On the verge of underestimating daughters

August 19, 1985

WE are on the slope of a mountain. My friends and I rest in the grass and try to catch our breath. Above us, near the summit, we can discern three figures in the mist moving at a more steady pace than our own. Even at this rate we plan to reach the peak by noon, well before the afternoon thunderstorms shudder across this corner of New Mexico. As we continue the climb past granite and tundra we do not try to talk over the wind. Our faces are red, flushed by the exertion in the meager air of 13,000 feet.

Nearing the crest, we round a boulder field and encounter the three persons glimpsed from below. They have apparently already climbed the final ridge and descended to this protected hollow for lunch.

A man raises his hand in mountain camaraderie, and we forgo the summit for a moment, stopping to chat. He is in his 30s, and he introduces himself and his two climbing companions -- his daughters -- who are seated together on a stone. One is dressed in a yellow rain slicker, the other in a navy blue sweater with a pink bandanna around her neck. As the eddying wind brushes their blond hair into their eyes, they smile up at us and continue eating crackers and sausage.

``How old are your daughters?'' I ask. The man looks at them with affection. ``This one,'' he says, indicating the daughter with the bandanna, ``is 4. Her sister there is 9.'' As the younger one stands to shake off some crumbs, the hem of her sweater unfurls the length of her body, leaving only the tips of her tennis shoes visible. ``Her mother's sweater,'' explains the man with a grin.

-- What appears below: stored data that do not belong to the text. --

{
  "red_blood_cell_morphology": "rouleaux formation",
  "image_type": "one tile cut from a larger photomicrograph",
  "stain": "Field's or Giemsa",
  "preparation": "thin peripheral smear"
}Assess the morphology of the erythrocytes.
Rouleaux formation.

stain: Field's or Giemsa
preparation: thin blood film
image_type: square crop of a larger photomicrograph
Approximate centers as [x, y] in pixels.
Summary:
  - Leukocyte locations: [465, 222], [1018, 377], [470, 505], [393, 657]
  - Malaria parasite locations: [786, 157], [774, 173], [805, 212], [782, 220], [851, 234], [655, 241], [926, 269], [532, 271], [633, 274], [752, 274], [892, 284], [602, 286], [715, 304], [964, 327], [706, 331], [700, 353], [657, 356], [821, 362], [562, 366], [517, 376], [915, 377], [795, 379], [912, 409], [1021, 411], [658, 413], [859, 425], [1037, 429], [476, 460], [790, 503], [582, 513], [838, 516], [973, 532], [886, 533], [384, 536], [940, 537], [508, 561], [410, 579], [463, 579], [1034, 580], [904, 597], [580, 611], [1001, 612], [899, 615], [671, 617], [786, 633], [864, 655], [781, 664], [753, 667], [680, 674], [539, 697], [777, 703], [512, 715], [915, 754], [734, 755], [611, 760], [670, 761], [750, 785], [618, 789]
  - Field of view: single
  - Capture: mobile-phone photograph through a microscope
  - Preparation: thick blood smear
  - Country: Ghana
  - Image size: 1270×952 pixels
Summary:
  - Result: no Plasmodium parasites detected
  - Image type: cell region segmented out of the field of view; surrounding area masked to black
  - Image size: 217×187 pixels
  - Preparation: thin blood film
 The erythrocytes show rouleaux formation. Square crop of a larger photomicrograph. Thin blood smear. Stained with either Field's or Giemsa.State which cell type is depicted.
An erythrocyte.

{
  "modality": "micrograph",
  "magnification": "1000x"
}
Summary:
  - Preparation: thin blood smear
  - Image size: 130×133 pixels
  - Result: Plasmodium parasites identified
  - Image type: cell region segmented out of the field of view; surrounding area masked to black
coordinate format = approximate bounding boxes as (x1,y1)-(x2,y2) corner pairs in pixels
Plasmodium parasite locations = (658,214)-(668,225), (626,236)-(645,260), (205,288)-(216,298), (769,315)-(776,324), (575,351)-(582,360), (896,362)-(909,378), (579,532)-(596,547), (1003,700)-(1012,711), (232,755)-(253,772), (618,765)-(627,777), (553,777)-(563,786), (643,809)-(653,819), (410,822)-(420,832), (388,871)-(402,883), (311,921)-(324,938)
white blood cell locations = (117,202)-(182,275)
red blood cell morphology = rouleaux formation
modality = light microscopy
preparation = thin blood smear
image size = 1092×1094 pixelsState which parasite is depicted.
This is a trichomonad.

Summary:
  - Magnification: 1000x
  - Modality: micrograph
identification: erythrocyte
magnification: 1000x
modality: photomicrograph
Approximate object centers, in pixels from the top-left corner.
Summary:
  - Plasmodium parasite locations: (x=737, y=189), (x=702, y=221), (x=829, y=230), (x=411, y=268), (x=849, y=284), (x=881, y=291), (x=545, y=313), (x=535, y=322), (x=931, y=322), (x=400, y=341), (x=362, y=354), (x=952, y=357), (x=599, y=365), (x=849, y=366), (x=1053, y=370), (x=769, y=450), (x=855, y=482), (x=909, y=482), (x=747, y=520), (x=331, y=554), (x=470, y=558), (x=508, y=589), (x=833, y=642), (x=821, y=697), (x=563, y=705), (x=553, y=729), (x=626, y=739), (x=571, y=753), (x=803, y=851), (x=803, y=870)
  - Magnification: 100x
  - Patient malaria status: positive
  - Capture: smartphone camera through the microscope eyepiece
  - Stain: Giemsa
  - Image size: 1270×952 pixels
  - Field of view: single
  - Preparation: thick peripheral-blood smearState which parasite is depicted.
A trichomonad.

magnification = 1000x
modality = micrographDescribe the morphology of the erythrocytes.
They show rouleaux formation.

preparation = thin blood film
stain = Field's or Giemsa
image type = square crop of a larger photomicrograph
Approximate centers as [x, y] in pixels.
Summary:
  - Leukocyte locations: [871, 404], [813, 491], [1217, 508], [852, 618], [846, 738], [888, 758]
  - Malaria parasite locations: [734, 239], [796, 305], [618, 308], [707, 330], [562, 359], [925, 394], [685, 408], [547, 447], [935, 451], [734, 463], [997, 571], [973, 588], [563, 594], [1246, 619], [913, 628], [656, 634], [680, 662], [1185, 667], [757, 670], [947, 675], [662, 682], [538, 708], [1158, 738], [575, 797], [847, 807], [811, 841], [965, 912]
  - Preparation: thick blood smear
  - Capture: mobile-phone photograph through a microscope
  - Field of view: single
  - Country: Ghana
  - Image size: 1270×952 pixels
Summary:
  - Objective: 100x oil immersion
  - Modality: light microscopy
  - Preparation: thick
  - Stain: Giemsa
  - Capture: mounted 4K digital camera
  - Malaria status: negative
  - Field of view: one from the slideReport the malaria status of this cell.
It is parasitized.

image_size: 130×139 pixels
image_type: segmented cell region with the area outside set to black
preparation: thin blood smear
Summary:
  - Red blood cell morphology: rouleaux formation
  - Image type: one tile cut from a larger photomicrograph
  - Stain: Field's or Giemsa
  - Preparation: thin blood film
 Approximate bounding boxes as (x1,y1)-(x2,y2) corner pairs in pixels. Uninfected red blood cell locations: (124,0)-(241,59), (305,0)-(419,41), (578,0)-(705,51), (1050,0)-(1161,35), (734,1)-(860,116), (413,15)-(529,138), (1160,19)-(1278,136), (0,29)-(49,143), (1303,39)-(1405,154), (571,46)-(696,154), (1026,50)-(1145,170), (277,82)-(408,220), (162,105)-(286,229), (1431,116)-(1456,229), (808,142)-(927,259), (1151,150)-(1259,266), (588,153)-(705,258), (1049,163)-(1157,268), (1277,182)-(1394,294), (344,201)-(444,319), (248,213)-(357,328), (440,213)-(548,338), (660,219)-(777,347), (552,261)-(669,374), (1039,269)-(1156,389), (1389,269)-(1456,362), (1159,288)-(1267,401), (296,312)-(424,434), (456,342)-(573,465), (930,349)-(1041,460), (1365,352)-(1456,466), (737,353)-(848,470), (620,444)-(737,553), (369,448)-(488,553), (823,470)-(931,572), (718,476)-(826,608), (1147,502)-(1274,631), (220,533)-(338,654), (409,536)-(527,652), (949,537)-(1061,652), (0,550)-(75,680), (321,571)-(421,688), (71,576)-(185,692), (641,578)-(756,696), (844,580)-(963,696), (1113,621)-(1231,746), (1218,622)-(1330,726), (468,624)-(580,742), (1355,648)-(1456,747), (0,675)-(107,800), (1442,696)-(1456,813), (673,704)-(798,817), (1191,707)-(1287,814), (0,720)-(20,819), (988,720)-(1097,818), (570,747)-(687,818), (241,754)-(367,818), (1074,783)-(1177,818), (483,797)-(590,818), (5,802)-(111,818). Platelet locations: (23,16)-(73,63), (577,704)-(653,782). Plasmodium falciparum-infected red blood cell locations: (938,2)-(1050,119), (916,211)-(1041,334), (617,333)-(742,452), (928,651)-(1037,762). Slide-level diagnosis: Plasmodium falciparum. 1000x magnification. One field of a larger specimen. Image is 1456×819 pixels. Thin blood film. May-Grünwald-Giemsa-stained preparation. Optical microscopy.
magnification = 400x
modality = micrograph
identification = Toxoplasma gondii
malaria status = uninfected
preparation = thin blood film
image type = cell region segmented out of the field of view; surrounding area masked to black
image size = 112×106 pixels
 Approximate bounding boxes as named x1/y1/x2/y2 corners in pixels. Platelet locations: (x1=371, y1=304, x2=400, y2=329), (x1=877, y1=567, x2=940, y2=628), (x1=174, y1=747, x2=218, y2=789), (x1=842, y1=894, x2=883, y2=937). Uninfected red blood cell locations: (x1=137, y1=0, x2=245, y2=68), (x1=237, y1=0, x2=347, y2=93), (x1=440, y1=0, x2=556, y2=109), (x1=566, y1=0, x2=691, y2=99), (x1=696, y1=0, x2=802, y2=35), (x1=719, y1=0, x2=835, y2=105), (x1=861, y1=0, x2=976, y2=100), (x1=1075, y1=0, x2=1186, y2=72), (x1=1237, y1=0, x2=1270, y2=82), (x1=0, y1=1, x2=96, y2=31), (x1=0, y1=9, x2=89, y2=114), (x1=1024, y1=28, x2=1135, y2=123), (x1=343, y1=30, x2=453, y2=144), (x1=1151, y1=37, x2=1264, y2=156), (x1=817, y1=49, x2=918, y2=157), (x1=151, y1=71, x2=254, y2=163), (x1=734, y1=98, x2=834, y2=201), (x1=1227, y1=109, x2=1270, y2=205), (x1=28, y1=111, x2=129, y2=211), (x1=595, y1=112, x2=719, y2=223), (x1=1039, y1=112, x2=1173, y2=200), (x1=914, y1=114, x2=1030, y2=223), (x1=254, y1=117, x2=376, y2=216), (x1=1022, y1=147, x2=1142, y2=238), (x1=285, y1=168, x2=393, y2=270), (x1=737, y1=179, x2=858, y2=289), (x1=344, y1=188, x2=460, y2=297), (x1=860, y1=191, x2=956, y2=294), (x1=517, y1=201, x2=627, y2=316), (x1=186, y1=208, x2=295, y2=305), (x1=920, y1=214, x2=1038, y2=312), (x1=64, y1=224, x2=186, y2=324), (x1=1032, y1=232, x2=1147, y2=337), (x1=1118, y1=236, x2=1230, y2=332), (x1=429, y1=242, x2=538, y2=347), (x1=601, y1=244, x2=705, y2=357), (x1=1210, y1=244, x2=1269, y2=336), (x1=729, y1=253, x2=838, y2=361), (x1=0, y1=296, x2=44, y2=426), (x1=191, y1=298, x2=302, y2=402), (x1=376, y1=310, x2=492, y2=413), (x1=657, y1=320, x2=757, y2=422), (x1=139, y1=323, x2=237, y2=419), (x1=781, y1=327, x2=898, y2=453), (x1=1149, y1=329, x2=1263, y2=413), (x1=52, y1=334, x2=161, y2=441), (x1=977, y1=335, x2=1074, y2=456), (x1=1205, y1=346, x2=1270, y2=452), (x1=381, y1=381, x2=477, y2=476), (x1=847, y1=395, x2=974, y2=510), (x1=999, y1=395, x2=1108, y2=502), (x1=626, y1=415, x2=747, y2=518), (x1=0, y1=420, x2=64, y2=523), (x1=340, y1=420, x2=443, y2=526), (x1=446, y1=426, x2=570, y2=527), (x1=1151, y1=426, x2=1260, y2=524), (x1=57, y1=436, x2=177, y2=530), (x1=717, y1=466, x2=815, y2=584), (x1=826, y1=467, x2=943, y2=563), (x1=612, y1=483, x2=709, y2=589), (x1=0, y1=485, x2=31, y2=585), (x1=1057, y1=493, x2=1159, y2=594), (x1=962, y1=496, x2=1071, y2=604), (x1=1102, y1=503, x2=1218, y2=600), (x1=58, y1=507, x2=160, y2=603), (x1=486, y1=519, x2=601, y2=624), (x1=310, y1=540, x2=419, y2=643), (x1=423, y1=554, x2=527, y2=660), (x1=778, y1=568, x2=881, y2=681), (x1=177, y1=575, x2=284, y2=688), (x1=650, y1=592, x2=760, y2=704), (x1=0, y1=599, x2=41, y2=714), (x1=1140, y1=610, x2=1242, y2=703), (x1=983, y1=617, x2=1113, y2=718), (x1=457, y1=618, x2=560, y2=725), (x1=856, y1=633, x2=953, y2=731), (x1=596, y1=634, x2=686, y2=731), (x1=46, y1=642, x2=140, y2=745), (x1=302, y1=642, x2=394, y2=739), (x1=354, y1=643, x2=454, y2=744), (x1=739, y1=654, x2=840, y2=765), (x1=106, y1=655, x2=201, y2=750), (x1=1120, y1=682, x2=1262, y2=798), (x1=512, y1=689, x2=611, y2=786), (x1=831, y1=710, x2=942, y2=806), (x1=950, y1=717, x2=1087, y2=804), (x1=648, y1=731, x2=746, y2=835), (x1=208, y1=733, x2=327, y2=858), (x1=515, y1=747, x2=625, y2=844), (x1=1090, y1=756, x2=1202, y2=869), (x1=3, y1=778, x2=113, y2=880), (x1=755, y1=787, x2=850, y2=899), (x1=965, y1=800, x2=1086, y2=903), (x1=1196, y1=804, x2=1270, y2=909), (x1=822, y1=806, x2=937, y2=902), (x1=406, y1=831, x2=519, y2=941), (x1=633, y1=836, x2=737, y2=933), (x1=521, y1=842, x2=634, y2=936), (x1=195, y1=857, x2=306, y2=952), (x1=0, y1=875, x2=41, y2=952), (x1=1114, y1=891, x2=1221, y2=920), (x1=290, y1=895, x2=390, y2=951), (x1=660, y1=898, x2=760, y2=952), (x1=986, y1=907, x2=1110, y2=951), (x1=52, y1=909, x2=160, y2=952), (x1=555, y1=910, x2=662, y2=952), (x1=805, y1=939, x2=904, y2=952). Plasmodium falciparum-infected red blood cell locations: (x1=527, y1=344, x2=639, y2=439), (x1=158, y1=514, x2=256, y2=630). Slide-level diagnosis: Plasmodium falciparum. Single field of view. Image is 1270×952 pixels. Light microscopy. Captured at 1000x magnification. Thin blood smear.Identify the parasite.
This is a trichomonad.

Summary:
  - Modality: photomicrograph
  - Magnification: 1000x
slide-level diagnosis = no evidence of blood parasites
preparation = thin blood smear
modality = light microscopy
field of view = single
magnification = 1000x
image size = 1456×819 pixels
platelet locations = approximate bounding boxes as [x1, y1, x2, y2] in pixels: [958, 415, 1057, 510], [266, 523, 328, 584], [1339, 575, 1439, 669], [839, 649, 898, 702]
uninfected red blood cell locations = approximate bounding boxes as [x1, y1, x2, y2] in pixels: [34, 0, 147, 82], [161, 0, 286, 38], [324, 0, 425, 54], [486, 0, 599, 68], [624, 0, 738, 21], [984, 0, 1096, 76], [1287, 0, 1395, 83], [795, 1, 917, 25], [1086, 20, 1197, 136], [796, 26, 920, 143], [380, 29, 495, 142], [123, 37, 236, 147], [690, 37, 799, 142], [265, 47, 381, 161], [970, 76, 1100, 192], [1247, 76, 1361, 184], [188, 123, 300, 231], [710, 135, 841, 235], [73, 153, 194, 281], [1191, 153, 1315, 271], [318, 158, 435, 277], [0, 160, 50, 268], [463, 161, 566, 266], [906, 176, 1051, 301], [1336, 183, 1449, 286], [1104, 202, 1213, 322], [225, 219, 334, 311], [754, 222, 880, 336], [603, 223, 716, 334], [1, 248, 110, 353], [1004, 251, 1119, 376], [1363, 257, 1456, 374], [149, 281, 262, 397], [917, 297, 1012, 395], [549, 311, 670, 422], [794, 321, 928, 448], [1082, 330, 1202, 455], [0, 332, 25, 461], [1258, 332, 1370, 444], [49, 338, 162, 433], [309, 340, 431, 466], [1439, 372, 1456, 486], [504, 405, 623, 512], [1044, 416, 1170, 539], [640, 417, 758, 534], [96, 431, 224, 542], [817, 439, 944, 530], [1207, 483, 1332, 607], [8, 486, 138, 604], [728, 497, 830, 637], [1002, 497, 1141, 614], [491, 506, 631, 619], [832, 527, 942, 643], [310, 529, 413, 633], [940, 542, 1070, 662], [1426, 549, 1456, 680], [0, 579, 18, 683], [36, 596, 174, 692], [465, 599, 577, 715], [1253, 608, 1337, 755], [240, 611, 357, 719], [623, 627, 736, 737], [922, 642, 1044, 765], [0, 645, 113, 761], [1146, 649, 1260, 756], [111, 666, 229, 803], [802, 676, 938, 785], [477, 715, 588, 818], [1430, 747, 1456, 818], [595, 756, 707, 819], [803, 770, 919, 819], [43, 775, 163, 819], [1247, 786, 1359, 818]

This is a wind-blasted summit, one of the highest peaks in the Southwest, but clearly we are the only ones to consider a four-year-old's presence here remarkable. She and her sister seem poised and self-assured as they carefully balance pieces of Cheddar cheese atop their crackers.

The father offers us some food packed by his wife for them, but we decline with thanks and bid them farewell. We move off in silence, absorbed less with the terrain than with the threesome we have left behind.

My wife's parents back in Kansas had a goal for child-rearing: You try to give your children both roots and wings. Roots to provide warmth, stability, and trust. Wings that allowed a child to venture out and stretch limits. I had tended to believe that experiences provided either roots or wings; evidently some could instill both at once.

As we reach the top, the clouds obligingly part and we peer into the Pecos Wilderness -- a luminous sea of green mesas and gray peaks. With our parkas flapping in the wind, we eat a hasty lunch. By the time the roiling mist encloses us again, it is time to leave. We pass the hollow on our descent, but the three have already departed. We see them ahead of us, the father in the middle, bracketed by his daughters.

I ask myself why the image seems so compelling, and the answer is not far distant: I have two daughters of my own at home -- one still in diapers, the other barely out. I had dismissed the prospect of such sojourns for the next decade or so. Perhaps when they were in college, I thought, we would have hills to climb and rivers to run. But the view from the New Mexico mountain has undone that chronology. I had been on the verge of underestimating daughters.

Far below us now the three of them are nearly hidden in mist. I watch as the father reaches out his arms, and from here on they descend the steeper slope hand in hand. They are framed that way in my memory: the daughters suspended between earth and sky, their roots and their wings in equipoise.